Exercise aim: Continue the piece about Xolair and food allergies, starting right after its last sentence.

Document text:
========================

The drug, Xolair, has already been approved by the Food and Drug Administration for adults and children over age 1 with food allergies. It is the first treatment that drastically cuts the risk of serious reactions — like anaphylaxis, a life-threatening allergic reaction that causes the body to go into shock — after accidental exposures to various food allergens…
….For a certain population of food allergy patients, this medication will be life-changing,” said Dr. Robert A. Wood, the paper’s first author and director of the Eudowood Division of Pediatric Allergy, Immunology and Rheumatology at Johns Hopkins Children’s Center.
“If you have a severe milk or egg allergy, or something that was not even part of this study — like garlic or mustard — you cannot eat in a restaurant, ever,” Dr. Wood said.
“There is also the fear and anxiety that you walk around with every day,” he added. “I have many patients who are teenagers, and they have never been allowed to eat in a restaurant. The family has never gotten on an airplane because of the fear of the allergy.”
Yes. To every word of that.
Xolair isn’t a perfect solution. It’s taken by injection (needles!) and while it limits the severity of the reaction to the allergen, people with the allergy should still, generally, avoid ingesting what causes it.
But, for me, it’s a MASSIVE relief. Because, assuming we can get him on Xolair, we won’t have to worry constantly about whether he might eat something today that could kill him.

========================

Saved entries
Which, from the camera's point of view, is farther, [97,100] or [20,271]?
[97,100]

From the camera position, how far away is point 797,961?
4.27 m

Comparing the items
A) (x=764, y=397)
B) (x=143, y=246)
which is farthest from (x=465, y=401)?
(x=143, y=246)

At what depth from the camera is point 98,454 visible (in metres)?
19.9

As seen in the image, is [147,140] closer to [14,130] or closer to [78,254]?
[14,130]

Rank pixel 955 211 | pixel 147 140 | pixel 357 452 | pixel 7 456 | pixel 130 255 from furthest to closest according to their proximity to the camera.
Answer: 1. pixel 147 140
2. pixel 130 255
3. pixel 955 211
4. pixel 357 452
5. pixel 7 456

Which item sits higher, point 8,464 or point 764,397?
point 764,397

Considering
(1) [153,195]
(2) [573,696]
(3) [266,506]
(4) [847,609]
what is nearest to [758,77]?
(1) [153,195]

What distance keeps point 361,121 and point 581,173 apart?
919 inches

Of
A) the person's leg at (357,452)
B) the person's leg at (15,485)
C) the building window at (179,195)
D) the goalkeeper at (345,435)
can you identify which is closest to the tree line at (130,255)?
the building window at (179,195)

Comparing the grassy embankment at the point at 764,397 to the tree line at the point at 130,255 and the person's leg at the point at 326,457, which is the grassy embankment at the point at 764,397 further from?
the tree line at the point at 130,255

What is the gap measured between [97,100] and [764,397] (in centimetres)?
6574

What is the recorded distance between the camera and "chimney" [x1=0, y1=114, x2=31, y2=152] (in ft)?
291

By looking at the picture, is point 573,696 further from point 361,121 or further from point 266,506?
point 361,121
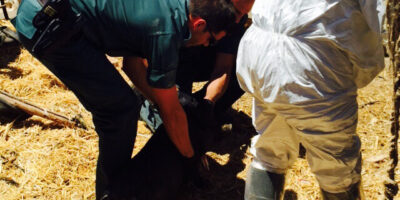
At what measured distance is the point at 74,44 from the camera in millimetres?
2518

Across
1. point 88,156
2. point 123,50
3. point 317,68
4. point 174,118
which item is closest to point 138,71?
point 123,50

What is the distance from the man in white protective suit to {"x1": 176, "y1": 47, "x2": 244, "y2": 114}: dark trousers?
1.43 m

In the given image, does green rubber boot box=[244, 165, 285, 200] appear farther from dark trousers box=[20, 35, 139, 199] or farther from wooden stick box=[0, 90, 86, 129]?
wooden stick box=[0, 90, 86, 129]

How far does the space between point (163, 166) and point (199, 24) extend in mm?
890

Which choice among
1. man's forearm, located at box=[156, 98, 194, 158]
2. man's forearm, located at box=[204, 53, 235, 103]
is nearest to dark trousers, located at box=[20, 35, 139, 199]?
man's forearm, located at box=[156, 98, 194, 158]


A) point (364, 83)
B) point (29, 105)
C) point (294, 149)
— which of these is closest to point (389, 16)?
point (364, 83)

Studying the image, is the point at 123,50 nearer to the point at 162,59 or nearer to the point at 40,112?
the point at 162,59

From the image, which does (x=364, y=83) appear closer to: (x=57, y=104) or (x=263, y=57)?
(x=263, y=57)

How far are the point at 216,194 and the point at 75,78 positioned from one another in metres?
1.35

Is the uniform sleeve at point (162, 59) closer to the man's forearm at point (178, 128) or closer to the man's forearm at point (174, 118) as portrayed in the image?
the man's forearm at point (174, 118)

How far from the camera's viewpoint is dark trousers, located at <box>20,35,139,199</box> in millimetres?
2551

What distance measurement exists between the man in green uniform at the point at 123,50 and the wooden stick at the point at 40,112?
1119 mm

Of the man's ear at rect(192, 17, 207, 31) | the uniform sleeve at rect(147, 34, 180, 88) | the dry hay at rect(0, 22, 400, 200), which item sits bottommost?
the dry hay at rect(0, 22, 400, 200)

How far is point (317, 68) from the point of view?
1820 millimetres
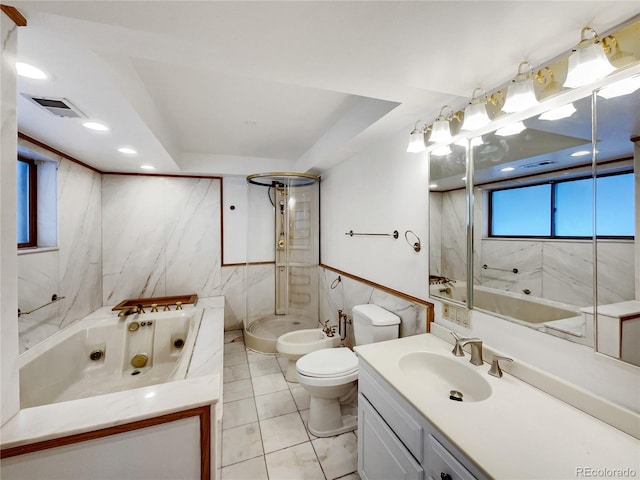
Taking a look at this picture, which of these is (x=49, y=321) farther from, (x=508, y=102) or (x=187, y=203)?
(x=508, y=102)

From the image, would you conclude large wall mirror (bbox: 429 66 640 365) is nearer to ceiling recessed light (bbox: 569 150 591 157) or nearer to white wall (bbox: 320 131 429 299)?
ceiling recessed light (bbox: 569 150 591 157)

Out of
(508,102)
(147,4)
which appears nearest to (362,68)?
(508,102)

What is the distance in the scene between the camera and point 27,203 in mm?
2170

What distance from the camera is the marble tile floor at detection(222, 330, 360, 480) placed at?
62.9 inches

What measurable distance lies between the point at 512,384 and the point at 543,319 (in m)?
0.32

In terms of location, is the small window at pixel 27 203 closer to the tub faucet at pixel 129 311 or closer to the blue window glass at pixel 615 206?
the tub faucet at pixel 129 311

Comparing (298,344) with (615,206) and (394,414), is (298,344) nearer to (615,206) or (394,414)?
(394,414)

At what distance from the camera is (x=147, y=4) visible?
32.0 inches

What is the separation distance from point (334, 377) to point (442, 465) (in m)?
0.96

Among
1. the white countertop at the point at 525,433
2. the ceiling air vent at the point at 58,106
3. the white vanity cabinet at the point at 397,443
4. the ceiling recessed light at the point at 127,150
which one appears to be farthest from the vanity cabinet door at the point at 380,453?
the ceiling recessed light at the point at 127,150

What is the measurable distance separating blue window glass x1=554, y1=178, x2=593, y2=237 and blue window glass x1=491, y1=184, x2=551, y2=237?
0.05m

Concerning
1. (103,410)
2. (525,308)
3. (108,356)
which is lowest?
(108,356)

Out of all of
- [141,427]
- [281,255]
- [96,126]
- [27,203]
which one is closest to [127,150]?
[96,126]

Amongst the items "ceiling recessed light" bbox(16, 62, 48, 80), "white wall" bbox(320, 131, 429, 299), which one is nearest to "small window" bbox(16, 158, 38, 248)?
"ceiling recessed light" bbox(16, 62, 48, 80)
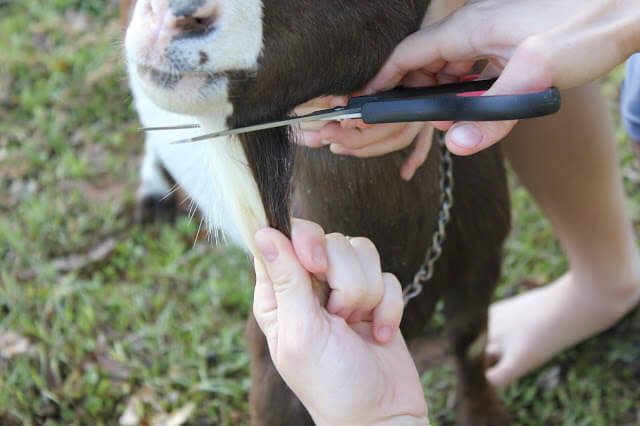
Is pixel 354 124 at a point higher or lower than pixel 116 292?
higher

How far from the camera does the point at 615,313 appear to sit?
2.72 metres

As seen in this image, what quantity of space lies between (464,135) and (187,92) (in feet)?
1.55

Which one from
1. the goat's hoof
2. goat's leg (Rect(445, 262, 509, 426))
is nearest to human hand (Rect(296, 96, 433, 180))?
goat's leg (Rect(445, 262, 509, 426))

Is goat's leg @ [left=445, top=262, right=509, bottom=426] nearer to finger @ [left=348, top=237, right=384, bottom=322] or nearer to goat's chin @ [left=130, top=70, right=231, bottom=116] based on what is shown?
finger @ [left=348, top=237, right=384, bottom=322]

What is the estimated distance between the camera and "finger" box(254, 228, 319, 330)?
4.35 feet

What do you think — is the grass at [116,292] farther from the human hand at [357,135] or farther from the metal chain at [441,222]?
the human hand at [357,135]

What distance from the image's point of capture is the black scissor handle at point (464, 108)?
1192 millimetres

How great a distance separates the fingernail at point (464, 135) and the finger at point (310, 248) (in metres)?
Result: 0.29

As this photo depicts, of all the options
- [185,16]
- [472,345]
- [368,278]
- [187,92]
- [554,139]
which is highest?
[185,16]

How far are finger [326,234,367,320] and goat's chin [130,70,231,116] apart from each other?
1.08 ft

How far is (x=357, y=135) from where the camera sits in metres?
1.57

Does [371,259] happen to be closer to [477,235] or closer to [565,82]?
[565,82]

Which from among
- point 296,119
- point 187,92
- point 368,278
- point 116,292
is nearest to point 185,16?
point 187,92

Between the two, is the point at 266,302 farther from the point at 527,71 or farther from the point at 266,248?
the point at 527,71
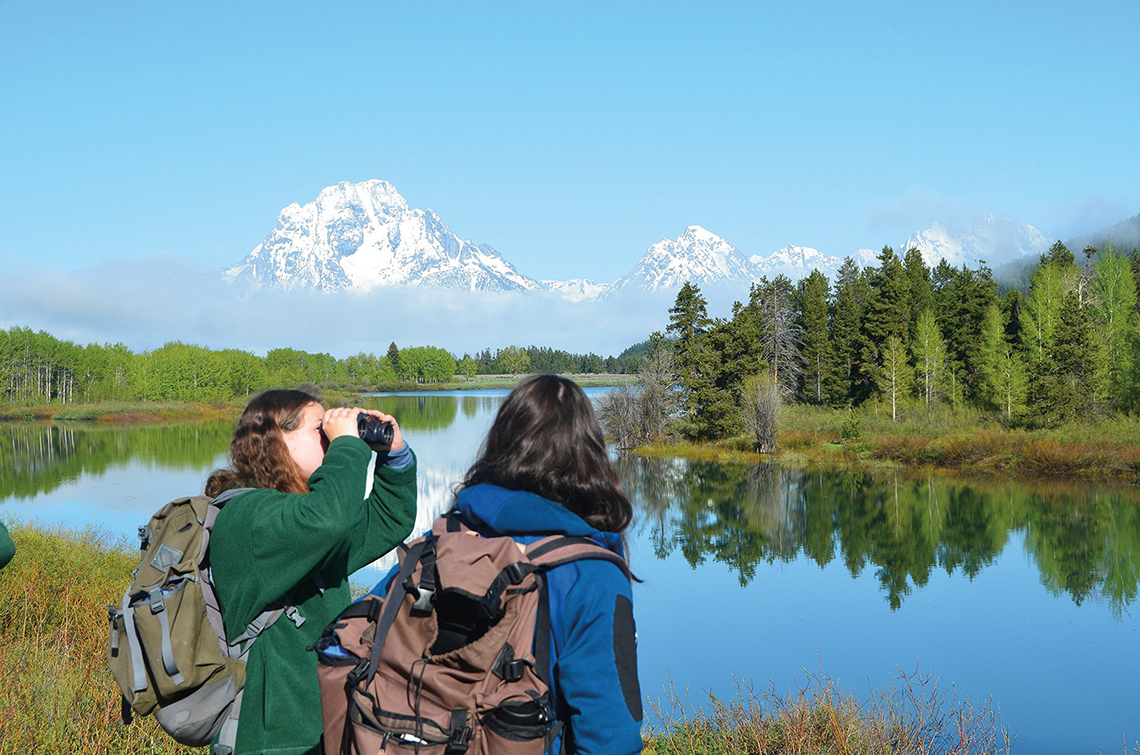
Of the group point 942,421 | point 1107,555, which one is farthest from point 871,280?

========================

Answer to the problem:
Not living with that cloud of worry is a GAME CHANGER for me — and I hope for him too. (He worries less than me — thankfully.)
Scientific discoveries (and science more broadly) in the medical space have come in for doubt since the start of the Covid-19 pandemic.
In 2023, just 57% of people said that science had a “mostly positive” effect on society, according to Pew. That’s down from 73% who said the same in 2019.
People like Dr. Anthony Fauci, long considered one of the top doctors in the country, have become political footballs. (Fauci has required 24/7 security since 2020.) Organizations like the CDC and the WHO have been accused of playing politics. Vaccine skepticism has soared.
This is a bad bad bad thing for society. While I am all for a healthy skepticism — and second opinions — I also deeply believe in science and its ability to make our world better.
Because of scientists like Dr. Wood at Hopkins, my son’s life WILL be better. And I won’t spend every night he is out worrying that he might accidentally eat something that could kill him. (Don’t worry, I will find other things to worry about!)
I just wanted to use my platform to say thank you. To all the scientists working to cure everything from food allergies to cancer to ALS. I know the job is often thankless — and has gotten harder in recent years. But this dad can’t say thank you enough for what you do. I am forever grateful.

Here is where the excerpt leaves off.